# DATASET RECORDS start

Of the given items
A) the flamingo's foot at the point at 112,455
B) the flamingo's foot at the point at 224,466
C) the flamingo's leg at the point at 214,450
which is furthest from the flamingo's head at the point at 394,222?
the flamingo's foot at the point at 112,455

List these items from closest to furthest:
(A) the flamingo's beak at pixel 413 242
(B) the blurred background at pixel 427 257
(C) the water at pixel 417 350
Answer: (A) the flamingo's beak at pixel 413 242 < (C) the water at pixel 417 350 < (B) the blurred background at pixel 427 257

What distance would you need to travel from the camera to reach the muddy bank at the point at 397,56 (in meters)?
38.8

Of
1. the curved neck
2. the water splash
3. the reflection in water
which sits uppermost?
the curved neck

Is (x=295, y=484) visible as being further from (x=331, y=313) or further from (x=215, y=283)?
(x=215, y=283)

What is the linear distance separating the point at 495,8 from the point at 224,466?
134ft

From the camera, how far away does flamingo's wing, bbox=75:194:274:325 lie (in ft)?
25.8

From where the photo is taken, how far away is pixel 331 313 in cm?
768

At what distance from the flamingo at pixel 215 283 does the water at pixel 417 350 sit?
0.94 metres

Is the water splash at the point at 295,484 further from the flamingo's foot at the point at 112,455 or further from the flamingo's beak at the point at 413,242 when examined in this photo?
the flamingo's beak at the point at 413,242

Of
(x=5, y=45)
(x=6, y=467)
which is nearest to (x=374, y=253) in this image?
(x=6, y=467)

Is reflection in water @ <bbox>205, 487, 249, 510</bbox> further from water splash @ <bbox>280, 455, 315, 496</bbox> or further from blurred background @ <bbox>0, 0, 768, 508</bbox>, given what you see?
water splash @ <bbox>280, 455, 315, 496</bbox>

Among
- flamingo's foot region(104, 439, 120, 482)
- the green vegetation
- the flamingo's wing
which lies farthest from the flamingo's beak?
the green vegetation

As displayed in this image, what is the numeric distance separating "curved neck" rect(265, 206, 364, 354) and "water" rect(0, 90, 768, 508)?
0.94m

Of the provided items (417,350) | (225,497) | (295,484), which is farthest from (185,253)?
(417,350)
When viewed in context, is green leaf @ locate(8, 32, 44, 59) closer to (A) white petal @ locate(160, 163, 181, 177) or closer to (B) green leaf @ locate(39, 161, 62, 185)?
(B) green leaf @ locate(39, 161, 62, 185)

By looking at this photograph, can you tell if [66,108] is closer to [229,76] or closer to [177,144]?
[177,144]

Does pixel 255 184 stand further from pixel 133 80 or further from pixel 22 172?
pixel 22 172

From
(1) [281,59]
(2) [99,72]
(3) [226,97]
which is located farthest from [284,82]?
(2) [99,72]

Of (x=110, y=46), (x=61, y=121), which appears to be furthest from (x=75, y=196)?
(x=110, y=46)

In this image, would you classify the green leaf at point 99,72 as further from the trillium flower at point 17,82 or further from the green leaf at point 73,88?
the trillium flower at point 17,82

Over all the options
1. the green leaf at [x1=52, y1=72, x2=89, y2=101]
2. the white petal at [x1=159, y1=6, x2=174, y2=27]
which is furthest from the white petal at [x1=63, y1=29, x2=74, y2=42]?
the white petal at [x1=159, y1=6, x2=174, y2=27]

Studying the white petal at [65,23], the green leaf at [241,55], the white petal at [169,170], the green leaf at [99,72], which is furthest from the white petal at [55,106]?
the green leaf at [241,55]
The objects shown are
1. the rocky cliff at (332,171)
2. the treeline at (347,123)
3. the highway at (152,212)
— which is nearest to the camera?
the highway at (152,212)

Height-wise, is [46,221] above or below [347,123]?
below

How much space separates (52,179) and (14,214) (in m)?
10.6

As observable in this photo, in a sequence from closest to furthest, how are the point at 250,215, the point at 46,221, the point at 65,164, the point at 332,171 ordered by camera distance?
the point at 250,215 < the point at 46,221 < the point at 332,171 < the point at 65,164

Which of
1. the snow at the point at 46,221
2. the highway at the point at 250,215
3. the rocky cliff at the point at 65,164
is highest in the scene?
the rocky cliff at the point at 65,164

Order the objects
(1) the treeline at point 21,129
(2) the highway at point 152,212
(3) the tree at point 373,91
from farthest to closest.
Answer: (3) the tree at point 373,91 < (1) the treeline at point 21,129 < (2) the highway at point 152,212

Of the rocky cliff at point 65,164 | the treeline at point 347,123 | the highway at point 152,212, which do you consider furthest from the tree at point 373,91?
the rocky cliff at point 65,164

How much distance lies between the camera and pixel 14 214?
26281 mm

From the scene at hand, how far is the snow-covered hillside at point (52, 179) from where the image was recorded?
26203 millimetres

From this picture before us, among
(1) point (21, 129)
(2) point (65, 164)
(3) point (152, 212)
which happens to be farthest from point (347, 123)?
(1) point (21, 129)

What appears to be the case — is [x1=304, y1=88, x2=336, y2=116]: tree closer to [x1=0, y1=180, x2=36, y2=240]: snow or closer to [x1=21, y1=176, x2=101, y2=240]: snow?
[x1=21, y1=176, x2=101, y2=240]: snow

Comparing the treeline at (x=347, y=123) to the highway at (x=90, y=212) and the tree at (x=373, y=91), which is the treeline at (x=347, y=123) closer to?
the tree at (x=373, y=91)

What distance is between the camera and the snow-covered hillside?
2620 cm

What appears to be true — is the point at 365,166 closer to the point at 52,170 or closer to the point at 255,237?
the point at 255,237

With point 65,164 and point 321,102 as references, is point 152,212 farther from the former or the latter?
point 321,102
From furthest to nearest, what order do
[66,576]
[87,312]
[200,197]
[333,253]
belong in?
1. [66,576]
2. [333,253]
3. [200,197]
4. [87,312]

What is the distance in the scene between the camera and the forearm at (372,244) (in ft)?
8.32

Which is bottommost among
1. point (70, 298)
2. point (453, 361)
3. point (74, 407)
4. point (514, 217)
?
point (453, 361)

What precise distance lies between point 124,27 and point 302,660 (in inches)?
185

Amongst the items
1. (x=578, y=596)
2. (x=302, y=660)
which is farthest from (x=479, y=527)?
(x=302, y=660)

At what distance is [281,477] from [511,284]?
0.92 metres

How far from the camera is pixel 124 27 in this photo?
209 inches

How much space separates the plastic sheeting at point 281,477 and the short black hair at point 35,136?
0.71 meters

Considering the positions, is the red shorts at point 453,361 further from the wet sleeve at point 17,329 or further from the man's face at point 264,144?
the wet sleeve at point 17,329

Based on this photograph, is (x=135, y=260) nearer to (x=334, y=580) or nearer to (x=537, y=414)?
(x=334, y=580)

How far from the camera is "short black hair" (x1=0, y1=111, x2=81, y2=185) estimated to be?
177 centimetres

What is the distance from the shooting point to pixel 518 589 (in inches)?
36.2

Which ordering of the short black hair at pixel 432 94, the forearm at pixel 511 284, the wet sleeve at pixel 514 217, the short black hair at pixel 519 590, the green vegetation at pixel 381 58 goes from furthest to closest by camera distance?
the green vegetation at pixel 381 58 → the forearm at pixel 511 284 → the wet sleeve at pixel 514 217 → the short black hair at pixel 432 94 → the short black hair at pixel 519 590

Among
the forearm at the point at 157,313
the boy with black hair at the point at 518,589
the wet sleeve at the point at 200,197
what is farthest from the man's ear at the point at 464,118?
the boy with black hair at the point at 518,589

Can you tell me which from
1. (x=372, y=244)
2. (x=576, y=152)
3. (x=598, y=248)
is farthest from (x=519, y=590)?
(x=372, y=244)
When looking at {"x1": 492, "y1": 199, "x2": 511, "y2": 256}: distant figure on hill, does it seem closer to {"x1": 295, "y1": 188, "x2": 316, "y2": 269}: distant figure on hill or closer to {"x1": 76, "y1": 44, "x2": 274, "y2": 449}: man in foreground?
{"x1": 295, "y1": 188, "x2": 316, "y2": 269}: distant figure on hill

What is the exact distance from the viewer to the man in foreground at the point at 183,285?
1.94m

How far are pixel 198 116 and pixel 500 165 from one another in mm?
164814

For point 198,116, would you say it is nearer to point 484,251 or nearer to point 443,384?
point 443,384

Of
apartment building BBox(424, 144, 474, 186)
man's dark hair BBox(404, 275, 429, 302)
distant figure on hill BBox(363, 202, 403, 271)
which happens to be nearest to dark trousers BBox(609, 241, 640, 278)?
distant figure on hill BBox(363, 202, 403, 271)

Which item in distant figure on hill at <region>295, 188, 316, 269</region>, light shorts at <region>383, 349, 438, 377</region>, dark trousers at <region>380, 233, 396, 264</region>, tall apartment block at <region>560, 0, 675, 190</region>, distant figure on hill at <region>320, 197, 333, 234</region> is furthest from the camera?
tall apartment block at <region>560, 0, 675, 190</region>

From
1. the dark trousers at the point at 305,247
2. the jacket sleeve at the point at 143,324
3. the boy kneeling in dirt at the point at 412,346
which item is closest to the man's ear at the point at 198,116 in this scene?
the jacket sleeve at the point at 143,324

# DATASET RECORDS end

Print the lines of the listing from the one containing "Amongst the items" through the one containing "0.71 meters", both included, without changing anything.

Amongst the items
1. (x=578, y=596)
2. (x=302, y=660)
which is farthest from (x=479, y=527)?
(x=302, y=660)

At what distance is [281,477] from [511,284]?
0.92 metres

How far from the camera is pixel 124 27 in this photo?
209 inches

How much space separates the plastic sheeting at point 281,477 and the short black hair at point 35,136?
0.71 meters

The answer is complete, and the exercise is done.